En 2023, le gouvernement français a engagé un ensemble de mesures pour rendre l’action publique « plus simple, plus efficace et plus accessible » grâce à l’IA2, à l’instar des premières expérimentations de l’IA générative ou encore du développement de solutions souveraines pour les services publics.
Ainsi, depuis octobre 2023, environ 1 000 agents publics volontaires disposent d’une IA générative dans le cadre du programme Services Publics+. Ils s’en servent pour rédiger les réponses aux avis et commentaires en ligne des usagers. Dans ces services, une réponse sur deux est désormais « facilitée par l’IA », avec une réduction du délai moyen de traitement (passage de 7 à 3 jours).
L’État a franchi en 2025 une nouvelle étape avec le lancement d’un assistant fondé sur des modèles d’IA pour les agents publics. Modèle après modèle, l’IA modifie l’équilibre entre standardisation et discernement, entre automatisation et expertise, entre centralisation et adaptation locale.

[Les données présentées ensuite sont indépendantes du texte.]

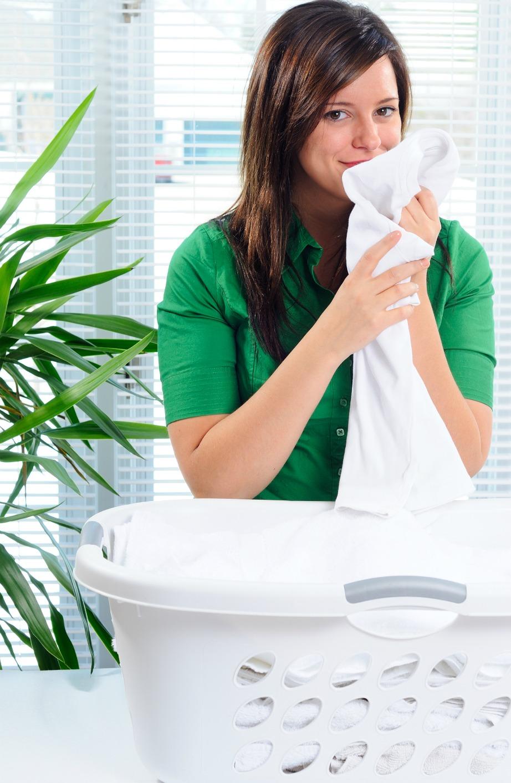 Η μαγειρική σόδα κάνει θαύματα στο πλύσιμο των ρούχων και διώχνει όλες τις δυσάρεστες μυρωδιές.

Ces gains immédiats de rapidité et de fluidité masquent souvent des recompositions plus profondes. Aussi, elles influent sur l’évolution des métiers, sur les responsabilités des parties prenantes et des processus engagés. Or, l’essentiel des analyses demeure focalisé sur la maturité technologique, la conformité réglementaire et l’éthique algorithmique. Ces dimensions, bien qu’indispensables, ne suffisent plus à appréhender la réalité des transformations en cours.
Des travaux récents démontrent en effet que les véritables obstacles à l’intégration de l’IA sont rarement techniques, mais plutôt organisationnels et institutionnels2. Ils concernent surtout la gouvernance interne, les enjeux de qualité et de circulation des données ainsi que la répartition des responsabilités, coordination entre services ou la capacité des organisations à absorber l’automatisation.

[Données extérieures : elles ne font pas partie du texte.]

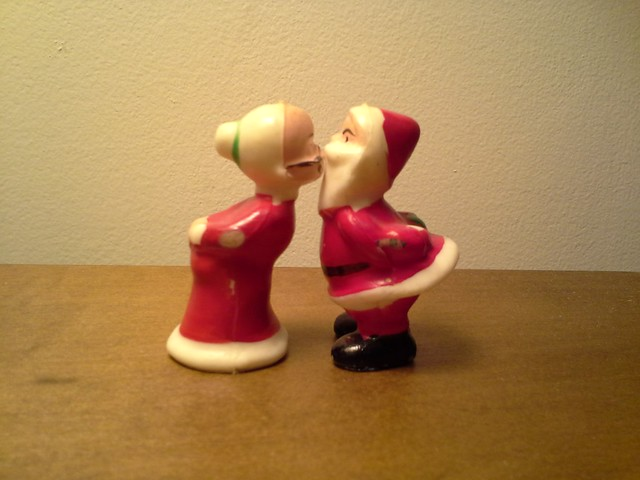 Mrs and Mrs Claus, kissing!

Zones d’impact : ce que l’IA change réellement
L’IA introduit simultanément des transformations visibles et invisibles, l’analyse de quatre zones d’impact permet d’en saisir de premiers effets concrets.

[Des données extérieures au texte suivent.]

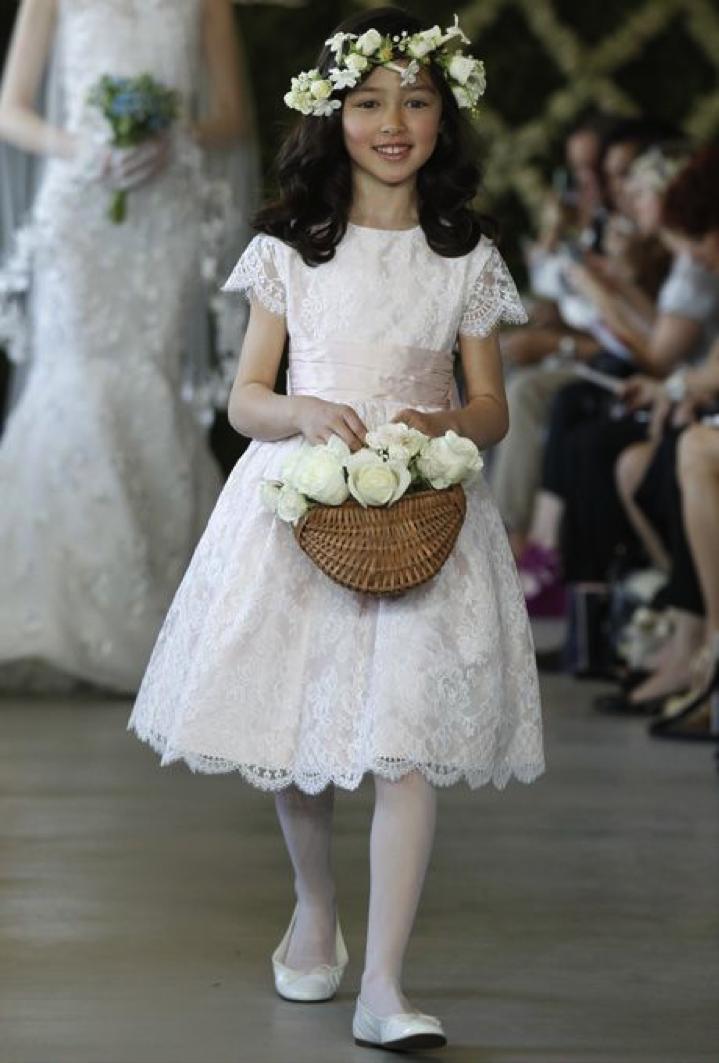 Vestido para daminha no tom branco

Un risque de fragmentation de la relation usager
Pour de nombreux usagers, l’IA se traduit d’abord par une promesse de simplicité : réponses plus rapides, orientation plus pertinente, service plus continu.
Cependant, cette amélioration peut créer de nouveaux points de rupture. Les outils conversationnels, lorsqu’ils ne sont pas suffisamment supervisés, peuvent donner des réponses incomplètes ou mal contextualisées. Les publics éloignés du numérique rencontrent davantage de difficultés pour accéder à un agent humain. Certains cas atypiques risquent de disparaître dans des logiques de standardisation excessive, au détriment de l’équité. En France, par exemple, la dématérialisation massive des services publics a complexifié la vie 60 % des usagers français qui rencontrent des difficultés ou sont incapables de réaliser certaines démarches administratives en ligne3.
L’IA redessine ainsi la frontière entre autonomie et accompagnement, entre capacité à rendre un service immédiat et demande de relation humaine.
Fluidification des tâches ou accroissement de la charge cognitive et de la responsabilité des agents ?
L’automatisation des tâches répétitives est souvent présentée comme un gain de temps. Dans la réalité, l’automatisation déplace la charge plutôt qu’elle ne la réduit. Les agents doivent désormais absorber un volume plus important de situations complexes, d’exceptions, de vérifications humaines. Leur responsabilité s’accroît, leur charge cognitive aussi4.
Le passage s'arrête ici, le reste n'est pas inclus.